Work to be completed:
Rewrite everything from the line containing "In this picture, which" down to the end of the lines, swapping "closer to" for "nearer to" and leaving everything else unchanged.

Supplied material:
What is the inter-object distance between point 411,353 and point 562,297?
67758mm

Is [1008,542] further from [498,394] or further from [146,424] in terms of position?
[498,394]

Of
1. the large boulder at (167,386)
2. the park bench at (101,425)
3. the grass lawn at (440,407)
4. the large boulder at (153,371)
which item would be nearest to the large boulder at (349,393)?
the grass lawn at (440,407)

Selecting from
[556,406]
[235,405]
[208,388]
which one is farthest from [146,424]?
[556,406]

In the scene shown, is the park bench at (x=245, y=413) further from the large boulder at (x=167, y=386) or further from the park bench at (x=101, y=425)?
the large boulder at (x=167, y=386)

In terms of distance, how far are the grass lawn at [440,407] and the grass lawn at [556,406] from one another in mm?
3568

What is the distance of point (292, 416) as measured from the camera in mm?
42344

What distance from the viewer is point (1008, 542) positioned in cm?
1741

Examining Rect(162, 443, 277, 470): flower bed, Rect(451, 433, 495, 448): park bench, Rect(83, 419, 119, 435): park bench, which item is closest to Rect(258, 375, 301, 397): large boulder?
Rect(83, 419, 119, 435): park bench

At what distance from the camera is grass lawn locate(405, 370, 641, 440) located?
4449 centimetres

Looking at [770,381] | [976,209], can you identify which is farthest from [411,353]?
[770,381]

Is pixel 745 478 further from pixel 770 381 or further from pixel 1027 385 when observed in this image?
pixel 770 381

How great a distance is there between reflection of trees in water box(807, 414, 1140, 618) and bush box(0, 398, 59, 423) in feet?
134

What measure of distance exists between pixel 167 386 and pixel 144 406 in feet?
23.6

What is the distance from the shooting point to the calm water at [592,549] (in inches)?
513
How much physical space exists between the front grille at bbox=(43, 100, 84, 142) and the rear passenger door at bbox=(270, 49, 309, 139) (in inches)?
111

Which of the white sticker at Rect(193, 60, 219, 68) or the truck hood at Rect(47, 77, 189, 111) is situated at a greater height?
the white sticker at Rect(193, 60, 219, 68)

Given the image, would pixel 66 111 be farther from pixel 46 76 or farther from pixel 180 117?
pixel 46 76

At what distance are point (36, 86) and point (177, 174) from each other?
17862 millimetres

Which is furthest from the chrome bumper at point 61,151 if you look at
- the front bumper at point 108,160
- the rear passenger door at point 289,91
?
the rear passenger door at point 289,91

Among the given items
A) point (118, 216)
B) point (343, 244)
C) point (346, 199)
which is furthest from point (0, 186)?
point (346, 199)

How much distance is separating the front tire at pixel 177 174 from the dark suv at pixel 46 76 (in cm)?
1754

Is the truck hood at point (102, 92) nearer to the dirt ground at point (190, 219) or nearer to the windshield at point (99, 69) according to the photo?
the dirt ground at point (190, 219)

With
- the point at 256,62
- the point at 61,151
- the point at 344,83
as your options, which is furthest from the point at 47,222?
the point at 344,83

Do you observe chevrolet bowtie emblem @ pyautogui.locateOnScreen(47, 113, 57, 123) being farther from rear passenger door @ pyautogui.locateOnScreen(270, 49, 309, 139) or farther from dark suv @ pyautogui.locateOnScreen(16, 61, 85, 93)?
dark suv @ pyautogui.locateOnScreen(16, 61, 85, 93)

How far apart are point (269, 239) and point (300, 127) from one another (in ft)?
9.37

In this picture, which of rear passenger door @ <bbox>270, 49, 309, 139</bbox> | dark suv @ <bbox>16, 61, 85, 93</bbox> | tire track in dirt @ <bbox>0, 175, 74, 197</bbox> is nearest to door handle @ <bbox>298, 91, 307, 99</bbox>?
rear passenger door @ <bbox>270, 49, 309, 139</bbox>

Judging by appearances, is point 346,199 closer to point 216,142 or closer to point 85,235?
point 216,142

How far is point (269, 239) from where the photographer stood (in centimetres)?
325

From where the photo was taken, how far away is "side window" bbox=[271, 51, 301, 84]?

Response for this exercise:
In this picture, which of rear passenger door @ <bbox>270, 49, 309, 139</bbox> | dark suv @ <bbox>16, 61, 85, 93</bbox> | tire track in dirt @ <bbox>0, 175, 74, 197</bbox> is nearest to door handle @ <bbox>298, 91, 307, 99</bbox>?
rear passenger door @ <bbox>270, 49, 309, 139</bbox>

Judging by appearances, is point 346,199 nearer to point 216,142 or nearer to point 85,235?
point 216,142

How far is point (269, 239) from where the photographer stood (in centimetres)?
325

From where the photo was taken, how far away is "side window" bbox=[271, 51, 301, 84]?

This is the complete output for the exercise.